Later in the game, Rudolph completed two third-down passes to Pickens — one on third-and-15 and the other on third-and-1 — that went for 44 yards and a 66-yard touchdown, respectively.

A week later in Seattle, Tomlin urged his offensive staff to call a throw to Pickens on second down in a late-game situation where the entire stadium thought they would run the ball. The move paid off as Rudolph hit Pickens for a 10-yard gain.

“Those are the calculated risks that you take and that one worked out for us,” Faulkner said. In each case, Tomlin and the Steelers were aggressive in the playcall, trusting Rudolph to make the money play. And he didn’t just cash in in those instances: Rudolph has completed 72% of his attempts on third down and is averaging 11.5 yards per attempt on third-down throws.

With Rudolph at quarterback, the Steelers have converted 45% of their third downs, ranking eighth in the league. With Kenny Pickett and Mitch Trubisky starting, the Steelers converted just 35% of third downs, 26th in the NFL.

After a hollow loss to a woeful New England Patriots team, Tomlin stood behind a podium and vowed the Steelers would be back. Externally, his words felt hollow in the moment. Even more so when the team was blown out against the Colts a week later. And yet, inside the building, the team never stopped believing in its coach, and the coach never stopped believing in them.

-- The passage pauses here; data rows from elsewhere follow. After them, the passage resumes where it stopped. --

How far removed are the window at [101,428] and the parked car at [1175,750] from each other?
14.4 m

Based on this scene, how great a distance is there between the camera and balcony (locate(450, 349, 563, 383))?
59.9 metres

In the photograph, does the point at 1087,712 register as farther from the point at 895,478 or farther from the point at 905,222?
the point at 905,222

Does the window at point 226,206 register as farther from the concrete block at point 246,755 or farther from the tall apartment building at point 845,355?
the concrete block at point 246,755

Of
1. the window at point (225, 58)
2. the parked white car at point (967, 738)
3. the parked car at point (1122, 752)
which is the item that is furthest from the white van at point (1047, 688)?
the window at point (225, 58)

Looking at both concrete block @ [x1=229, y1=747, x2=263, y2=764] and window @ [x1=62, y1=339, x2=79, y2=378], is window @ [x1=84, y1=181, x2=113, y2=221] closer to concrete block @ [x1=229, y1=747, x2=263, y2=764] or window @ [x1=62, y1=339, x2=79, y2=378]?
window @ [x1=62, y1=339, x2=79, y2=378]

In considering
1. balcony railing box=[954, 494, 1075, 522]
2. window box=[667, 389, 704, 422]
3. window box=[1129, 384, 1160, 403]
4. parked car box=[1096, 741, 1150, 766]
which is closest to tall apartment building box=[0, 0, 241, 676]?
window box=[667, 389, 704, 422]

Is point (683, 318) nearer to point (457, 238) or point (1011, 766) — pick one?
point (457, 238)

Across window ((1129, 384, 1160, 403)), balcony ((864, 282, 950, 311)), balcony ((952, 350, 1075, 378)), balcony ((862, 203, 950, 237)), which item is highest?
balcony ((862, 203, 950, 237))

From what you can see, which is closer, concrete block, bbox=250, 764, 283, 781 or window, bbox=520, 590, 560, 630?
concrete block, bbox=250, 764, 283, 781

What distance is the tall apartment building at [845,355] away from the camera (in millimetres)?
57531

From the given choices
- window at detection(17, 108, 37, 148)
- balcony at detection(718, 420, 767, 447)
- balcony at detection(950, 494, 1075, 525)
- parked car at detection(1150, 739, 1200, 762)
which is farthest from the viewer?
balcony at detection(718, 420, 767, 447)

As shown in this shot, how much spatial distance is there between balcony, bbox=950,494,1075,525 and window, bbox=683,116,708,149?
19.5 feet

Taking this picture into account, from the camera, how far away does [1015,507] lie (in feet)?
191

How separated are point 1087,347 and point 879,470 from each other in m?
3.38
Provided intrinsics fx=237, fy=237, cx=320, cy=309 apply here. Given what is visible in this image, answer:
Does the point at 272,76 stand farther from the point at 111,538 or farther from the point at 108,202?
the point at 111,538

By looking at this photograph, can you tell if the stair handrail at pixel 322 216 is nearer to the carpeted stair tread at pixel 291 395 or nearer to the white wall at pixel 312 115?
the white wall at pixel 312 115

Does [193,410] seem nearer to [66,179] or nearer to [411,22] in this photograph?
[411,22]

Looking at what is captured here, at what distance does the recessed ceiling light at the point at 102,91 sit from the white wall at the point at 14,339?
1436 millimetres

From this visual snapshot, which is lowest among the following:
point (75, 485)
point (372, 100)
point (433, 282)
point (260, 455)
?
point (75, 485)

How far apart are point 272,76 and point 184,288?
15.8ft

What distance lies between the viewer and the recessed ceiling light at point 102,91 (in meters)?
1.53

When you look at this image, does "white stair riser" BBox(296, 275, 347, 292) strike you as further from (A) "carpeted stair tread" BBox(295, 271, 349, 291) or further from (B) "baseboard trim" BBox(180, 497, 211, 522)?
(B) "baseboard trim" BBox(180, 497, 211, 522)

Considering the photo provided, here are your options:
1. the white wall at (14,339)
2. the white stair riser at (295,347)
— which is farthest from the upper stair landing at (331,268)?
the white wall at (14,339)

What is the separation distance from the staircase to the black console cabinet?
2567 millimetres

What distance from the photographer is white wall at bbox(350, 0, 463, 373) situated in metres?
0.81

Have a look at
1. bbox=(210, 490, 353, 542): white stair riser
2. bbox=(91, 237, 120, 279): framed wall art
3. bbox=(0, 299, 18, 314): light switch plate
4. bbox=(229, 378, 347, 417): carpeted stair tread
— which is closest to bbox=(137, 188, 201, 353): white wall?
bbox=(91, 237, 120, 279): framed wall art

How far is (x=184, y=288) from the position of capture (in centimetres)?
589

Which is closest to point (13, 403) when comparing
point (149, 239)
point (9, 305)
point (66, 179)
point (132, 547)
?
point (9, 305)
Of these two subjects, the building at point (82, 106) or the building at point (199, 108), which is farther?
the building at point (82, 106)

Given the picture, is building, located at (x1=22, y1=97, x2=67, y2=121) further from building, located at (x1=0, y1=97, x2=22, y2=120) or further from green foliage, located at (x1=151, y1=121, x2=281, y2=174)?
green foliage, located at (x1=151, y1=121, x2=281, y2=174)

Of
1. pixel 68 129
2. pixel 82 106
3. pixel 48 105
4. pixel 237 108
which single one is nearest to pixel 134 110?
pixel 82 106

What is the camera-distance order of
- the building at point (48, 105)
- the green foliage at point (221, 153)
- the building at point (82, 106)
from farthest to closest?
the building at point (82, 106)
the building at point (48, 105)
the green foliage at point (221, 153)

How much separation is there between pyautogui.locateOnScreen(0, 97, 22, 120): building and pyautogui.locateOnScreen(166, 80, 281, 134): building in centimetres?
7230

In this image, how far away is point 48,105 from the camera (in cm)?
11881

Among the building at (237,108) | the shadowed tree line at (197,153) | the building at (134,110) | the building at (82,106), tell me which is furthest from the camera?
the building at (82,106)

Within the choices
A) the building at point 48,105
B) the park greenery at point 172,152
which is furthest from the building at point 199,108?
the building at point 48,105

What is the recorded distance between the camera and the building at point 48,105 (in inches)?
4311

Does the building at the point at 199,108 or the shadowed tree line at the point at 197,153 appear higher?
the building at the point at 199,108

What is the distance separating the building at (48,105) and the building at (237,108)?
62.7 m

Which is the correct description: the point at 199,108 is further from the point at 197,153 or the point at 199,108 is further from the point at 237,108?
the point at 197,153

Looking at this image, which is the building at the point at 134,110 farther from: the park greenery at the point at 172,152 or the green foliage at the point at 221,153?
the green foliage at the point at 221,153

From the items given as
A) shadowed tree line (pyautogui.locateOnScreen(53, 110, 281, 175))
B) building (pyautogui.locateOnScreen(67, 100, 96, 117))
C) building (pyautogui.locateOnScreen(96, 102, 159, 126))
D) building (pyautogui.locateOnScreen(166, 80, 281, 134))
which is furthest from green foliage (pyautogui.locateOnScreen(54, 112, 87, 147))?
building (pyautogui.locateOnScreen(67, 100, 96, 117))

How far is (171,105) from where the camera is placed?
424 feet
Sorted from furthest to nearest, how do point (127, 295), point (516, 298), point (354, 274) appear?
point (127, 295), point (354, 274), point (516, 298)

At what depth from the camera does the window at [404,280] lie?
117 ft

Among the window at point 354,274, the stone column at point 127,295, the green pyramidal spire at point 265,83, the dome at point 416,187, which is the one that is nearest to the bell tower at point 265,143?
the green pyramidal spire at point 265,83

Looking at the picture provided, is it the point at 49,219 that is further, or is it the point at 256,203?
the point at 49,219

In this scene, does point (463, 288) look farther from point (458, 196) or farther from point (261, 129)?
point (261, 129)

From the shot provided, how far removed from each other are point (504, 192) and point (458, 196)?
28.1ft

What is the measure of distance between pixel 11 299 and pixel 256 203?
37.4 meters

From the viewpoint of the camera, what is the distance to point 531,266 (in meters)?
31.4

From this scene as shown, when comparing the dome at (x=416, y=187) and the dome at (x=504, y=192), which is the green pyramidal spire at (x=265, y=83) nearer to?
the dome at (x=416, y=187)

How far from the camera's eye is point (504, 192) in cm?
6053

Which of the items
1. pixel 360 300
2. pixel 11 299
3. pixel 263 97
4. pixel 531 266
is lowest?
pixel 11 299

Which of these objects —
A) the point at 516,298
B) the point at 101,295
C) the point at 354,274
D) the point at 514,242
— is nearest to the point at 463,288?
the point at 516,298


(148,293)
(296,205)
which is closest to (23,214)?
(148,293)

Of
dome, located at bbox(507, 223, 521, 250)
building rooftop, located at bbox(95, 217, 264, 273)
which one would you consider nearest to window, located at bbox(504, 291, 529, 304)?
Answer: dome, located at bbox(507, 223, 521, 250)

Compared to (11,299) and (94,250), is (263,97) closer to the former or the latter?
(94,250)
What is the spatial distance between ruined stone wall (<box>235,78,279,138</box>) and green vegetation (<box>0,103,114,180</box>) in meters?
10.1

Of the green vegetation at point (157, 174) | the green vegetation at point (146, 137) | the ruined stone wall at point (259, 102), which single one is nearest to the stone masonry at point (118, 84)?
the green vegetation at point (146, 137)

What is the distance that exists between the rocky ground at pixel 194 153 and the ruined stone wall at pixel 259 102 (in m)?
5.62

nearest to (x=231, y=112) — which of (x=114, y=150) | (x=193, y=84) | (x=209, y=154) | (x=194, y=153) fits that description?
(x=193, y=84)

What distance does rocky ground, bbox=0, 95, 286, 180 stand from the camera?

In a tumultuous season that saw multiple significant injuries to key defensive players, three different quarterbacks and the unprecedented in-season firing of an offensive coordinator, Tomlin’s ability to remain steadfast and confident while daring his group to take necessary risks paid off with a once-improbable playoff berth.

“There’s been a lot of outside noise, but at the end of the day, the guys have been working their asses off and trusting in each other,” Watt said. “It doesn’t matter how depleted we are. We understand that’s happening all over the league. But if we want to win games, it’s going to take the guys in this building, and we’ve really taken and run with it.

“I think none of that’s possible without Mike T at the helm.”